What the exercise asks
Each line of the data should be given again exactly.

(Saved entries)
■ ■ ■ ■ ■

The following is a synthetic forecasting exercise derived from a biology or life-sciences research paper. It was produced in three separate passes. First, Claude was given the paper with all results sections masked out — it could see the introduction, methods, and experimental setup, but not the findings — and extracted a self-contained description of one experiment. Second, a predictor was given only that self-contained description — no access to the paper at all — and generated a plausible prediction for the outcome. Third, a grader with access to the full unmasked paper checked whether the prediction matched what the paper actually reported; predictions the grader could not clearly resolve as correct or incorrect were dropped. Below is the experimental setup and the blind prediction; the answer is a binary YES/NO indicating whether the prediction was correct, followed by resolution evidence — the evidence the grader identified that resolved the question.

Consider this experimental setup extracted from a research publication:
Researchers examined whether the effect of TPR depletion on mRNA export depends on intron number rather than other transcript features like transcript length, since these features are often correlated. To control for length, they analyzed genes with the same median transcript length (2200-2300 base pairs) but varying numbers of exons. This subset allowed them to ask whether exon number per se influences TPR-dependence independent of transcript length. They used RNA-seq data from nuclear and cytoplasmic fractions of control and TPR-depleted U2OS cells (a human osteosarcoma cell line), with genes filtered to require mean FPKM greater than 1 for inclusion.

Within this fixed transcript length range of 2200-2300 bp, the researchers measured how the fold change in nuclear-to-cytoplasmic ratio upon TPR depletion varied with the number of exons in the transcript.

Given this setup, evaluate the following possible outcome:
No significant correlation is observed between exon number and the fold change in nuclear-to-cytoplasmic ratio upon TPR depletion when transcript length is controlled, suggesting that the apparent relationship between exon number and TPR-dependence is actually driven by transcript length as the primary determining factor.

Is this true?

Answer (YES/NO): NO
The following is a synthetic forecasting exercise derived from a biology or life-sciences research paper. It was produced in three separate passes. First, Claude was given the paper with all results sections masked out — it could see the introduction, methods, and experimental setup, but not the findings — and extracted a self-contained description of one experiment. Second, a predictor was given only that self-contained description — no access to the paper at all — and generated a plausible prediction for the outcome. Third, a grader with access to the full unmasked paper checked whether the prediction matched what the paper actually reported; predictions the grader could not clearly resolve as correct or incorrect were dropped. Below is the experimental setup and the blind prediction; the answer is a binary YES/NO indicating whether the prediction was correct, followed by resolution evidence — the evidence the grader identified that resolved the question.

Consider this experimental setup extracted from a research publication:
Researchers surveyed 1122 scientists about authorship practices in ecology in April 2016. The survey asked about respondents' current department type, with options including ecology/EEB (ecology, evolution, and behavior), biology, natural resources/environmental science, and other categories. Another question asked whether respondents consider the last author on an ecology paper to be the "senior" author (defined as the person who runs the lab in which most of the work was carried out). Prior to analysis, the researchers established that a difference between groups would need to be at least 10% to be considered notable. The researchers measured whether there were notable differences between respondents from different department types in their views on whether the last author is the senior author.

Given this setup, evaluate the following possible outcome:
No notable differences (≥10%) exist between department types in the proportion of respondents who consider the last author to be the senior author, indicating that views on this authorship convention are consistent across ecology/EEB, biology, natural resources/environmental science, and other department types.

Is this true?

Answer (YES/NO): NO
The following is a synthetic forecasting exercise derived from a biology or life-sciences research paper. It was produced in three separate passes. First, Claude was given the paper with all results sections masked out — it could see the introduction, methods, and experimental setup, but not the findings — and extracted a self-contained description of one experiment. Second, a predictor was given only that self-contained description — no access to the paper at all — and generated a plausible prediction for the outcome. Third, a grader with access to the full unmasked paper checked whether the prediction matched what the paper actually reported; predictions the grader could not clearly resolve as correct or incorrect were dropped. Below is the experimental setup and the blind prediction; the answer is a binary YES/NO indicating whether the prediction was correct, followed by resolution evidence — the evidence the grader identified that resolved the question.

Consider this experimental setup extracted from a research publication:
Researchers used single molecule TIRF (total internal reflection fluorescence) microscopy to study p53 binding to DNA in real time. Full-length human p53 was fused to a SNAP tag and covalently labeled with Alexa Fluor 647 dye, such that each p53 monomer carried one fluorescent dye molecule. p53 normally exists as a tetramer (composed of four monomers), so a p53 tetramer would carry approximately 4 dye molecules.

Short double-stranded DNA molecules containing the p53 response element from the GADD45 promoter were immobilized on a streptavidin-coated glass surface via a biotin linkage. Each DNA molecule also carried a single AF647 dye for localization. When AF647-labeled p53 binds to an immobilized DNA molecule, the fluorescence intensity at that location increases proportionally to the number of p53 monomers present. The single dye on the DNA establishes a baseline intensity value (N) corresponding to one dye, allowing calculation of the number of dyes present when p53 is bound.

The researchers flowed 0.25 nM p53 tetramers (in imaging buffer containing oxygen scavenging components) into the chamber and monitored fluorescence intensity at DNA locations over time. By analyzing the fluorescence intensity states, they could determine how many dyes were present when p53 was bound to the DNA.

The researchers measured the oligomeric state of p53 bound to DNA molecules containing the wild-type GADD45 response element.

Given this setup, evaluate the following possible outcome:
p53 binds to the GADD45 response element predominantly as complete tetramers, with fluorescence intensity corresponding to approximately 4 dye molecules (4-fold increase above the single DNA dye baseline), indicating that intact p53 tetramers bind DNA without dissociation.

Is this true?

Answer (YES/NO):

■ ■ ■ ■ ■

Expected output
The following is a synthetic forecasting exercise derived from a biology or life-sciences research paper. It was produced in three separate passes. First, Claude was given the paper with all results sections masked out — it could see the introduction, methods, and experimental setup, but not the findings — and extracted a self-contained description of one experiment. Second, a predictor was given only that self-contained description — no access to the paper at all — and generated a plausible prediction for the outcome. Third, a grader with access to the full unmasked paper checked whether the prediction matched what the paper actually reported; predictions the grader could not clearly resolve as correct or incorrect were dropped. Below is the experimental setup and the blind prediction; the answer is a binary YES/NO indicating whether the prediction was correct, followed by resolution evidence — the evidence the grader identified that resolved the question.

Consider this experimental setup extracted from a research publication:
Researchers examined whether the effect of TPR depletion on mRNA export depends on intron number rather than other transcript features like transcript length, since these features are often correlated. To control for length, they analyzed genes with the same median transcript length (2200-2300 base pairs) but varying numbers of exons. This subset allowed them to ask whether exon number per se influences TPR-dependence independent of transcript length. They used RNA-seq data from nuclear and cytoplasmic fractions of control and TPR-depleted U2OS cells (a human osteosarcoma cell line), with genes filtered to require mean FPKM greater than 1 for inclusion.

Within this fixed transcript length range of 2200-2300 bp, the researchers measured how the fold change in nuclear-to-cytoplasmic ratio upon TPR depletion varied with the number of exons in the transcript.

Given this setup, evaluate the following possible outcome:
No significant correlation is observed between exon number and the fold change in nuclear-to-cytoplasmic ratio upon TPR depletion when transcript length is controlled, suggesting that the apparent relationship between exon number and TPR-dependence is actually driven by transcript length as the primary determining factor.

Is this true?

Answer (YES/NO): NO
The following is a synthetic forecasting exercise derived from a biology or life-sciences research paper. It was produced in three separate passes. First, Claude was given the paper with all results sections masked out — it could see the introduction, methods, and experimental setup, but not the findings — and extracted a self-contained description of one experiment. Second, a predictor was given only that self-contained description — no access to the paper at all — and generated a plausible prediction for the outcome. Third, a grader with access to the full unmasked paper checked whether the prediction matched what the paper actually reported; predictions the grader could not clearly resolve as correct or incorrect were dropped. Below is the experimental setup and the blind prediction; the answer is a binary YES/NO indicating whether the prediction was correct, followed by resolution evidence — the evidence the grader identified that resolved the question.

Consider this experimental setup extracted from a research publication:
Researchers surveyed 1122 scientists about authorship practices in ecology in April 2016. The survey asked about respondents' current department type, with options including ecology/EEB (ecology, evolution, and behavior), biology, natural resources/environmental science, and other categories. Another question asked whether respondents consider the last author on an ecology paper to be the "senior" author (defined as the person who runs the lab in which most of the work was carried out). Prior to analysis, the researchers established that a difference between groups would need to be at least 10% to be considered notable. The researchers measured whether there were notable differences between respondents from different department types in their views on whether the last author is the senior author.

Given this setup, evaluate the following possible outcome:
No notable differences (≥10%) exist between department types in the proportion of respondents who consider the last author to be the senior author, indicating that views on this authorship convention are consistent across ecology/EEB, biology, natural resources/environmental science, and other department types.

Is this true?

Answer (YES/NO): NO
The following is a synthetic forecasting exercise derived from a biology or life-sciences research paper. It was produced in three separate passes. First, Claude was given the paper with all results sections masked out — it could see the introduction, methods, and experimental setup, but not the findings — and extracted a self-contained description of one experiment. Second, a predictor was given only that self-contained description — no access to the paper at all — and generated a plausible prediction for the outcome. Third, a grader with access to the full unmasked paper checked whether the prediction matched what the paper actually reported; predictions the grader could not clearly resolve as correct or incorrect were dropped. Below is the experimental setup and the blind prediction; the answer is a binary YES/NO indicating whether the prediction was correct, followed by resolution evidence — the evidence the grader identified that resolved the question.

Consider this experimental setup extracted from a research publication:
Researchers used single molecule TIRF (total internal reflection fluorescence) microscopy to study p53 binding to DNA in real time. Full-length human p53 was fused to a SNAP tag and covalently labeled with Alexa Fluor 647 dye, such that each p53 monomer carried one fluorescent dye molecule. p53 normally exists as a tetramer (composed of four monomers), so a p53 tetramer would carry approximately 4 dye molecules.

Short double-stranded DNA molecules containing the p53 response element from the GADD45 promoter were immobilized on a streptavidin-coated glass surface via a biotin linkage. Each DNA molecule also carried a single AF647 dye for localization. When AF647-labeled p53 binds to an immobilized DNA molecule, the fluorescence intensity at that location increases proportionally to the number of p53 monomers present. The single dye on the DNA establishes a baseline intensity value (N) corresponding to one dye, allowing calculation of the number of dyes present when p53 is bound.

The researchers flowed 0.25 nM p53 tetramers (in imaging buffer containing oxygen scavenging components) into the chamber and monitored fluorescence intensity at DNA locations over time. By analyzing the fluorescence intensity states, they could determine how many dyes were present when p53 was bound to the DNA.

The researchers measured the oligomeric state of p53 bound to DNA molecules containing the wild-type GADD45 response element.

Given this setup, evaluate the following possible outcome:
p53 binds to the GADD45 response element predominantly as complete tetramers, with fluorescence intensity corresponding to approximately 4 dye molecules (4-fold increase above the single DNA dye baseline), indicating that intact p53 tetramers bind DNA without dissociation.

Is this true?

Answer (YES/NO):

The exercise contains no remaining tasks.